-- GOAL OF THE EXERCISE --
Only the lines from the start of the data through the line with "Love on the Brain by Stella Serena Miori" belong in the copy. Restate them word for word, minus the pictures.

-- TASK DATA --
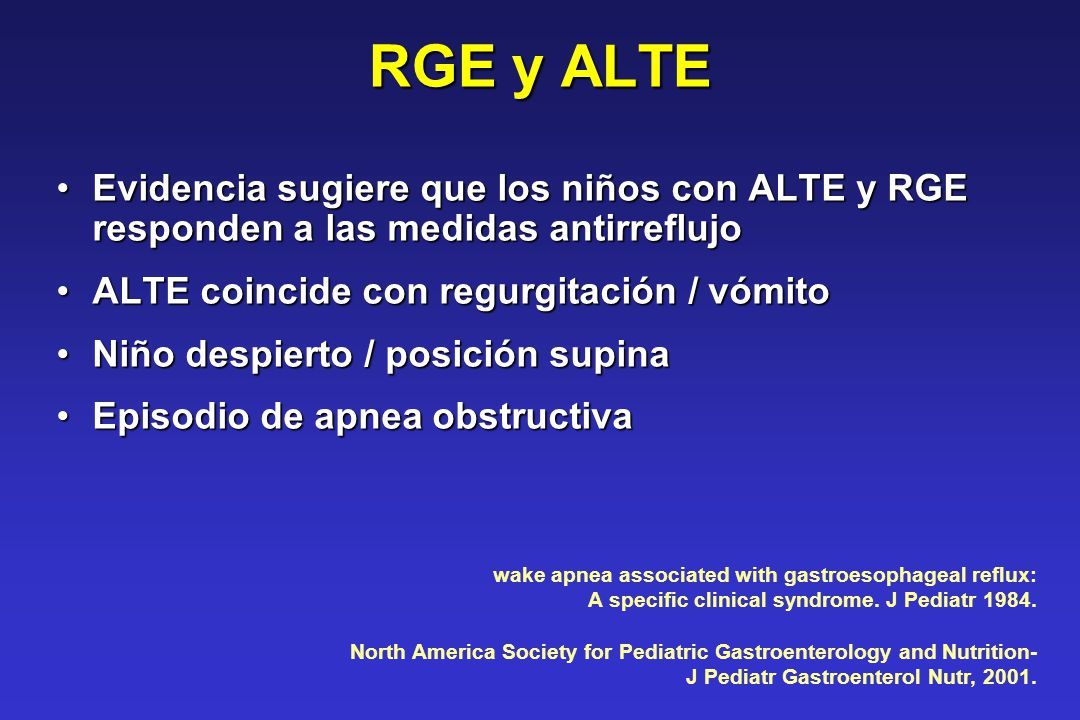 RGE y ALTE Evidencia sugiere que los niños con ALTE y RGE responden a las medidas antirreflujo. ALTE coincide con regurgitación / vómito.
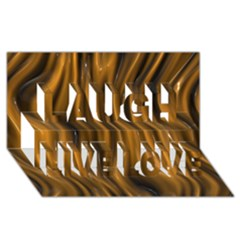 Shiny Silk Golden Laugh Live Love 3d Greeting Card (8x4)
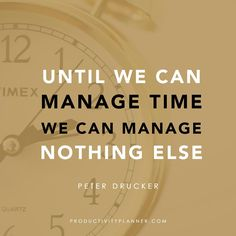 How do you manage your time? #beproductive #productivityquotes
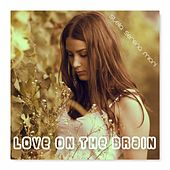 Love on the Brain by Stella Serena Miori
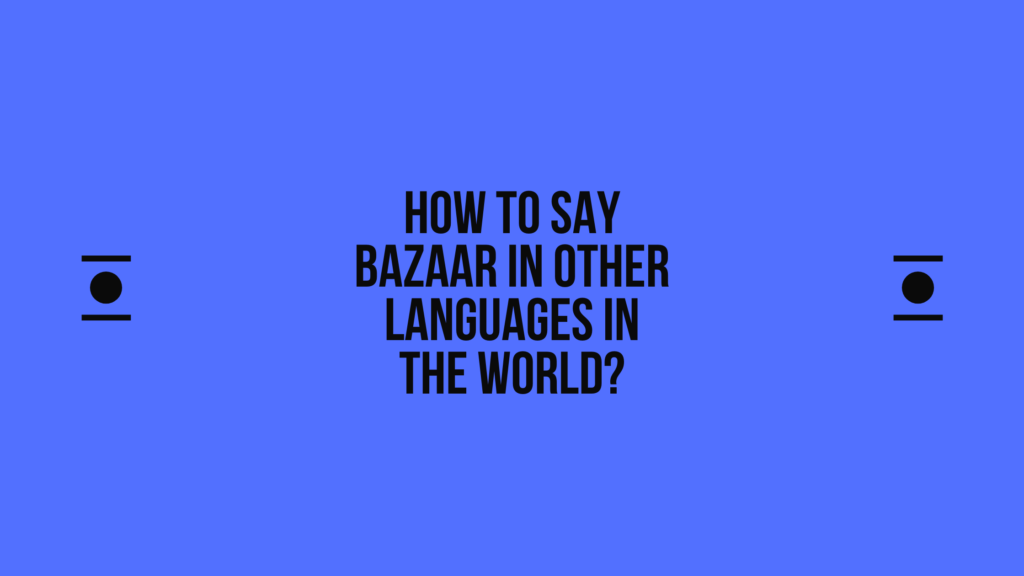 How to say Bazaar in other languages in the world?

-- ANSWER AREA --
 RGE y ALTE Evidencia sugiere que los niños con ALTE y RGE responden a las medidas antirreflujo. ALTE coincide con regurgitación / vómito.
 Shiny Silk Golden Laugh Live Love 3d Greeting Card (8x4)
 How do you manage your time? #beproductive #productivityquotes
 Love on the Brain by Stella Serena Miori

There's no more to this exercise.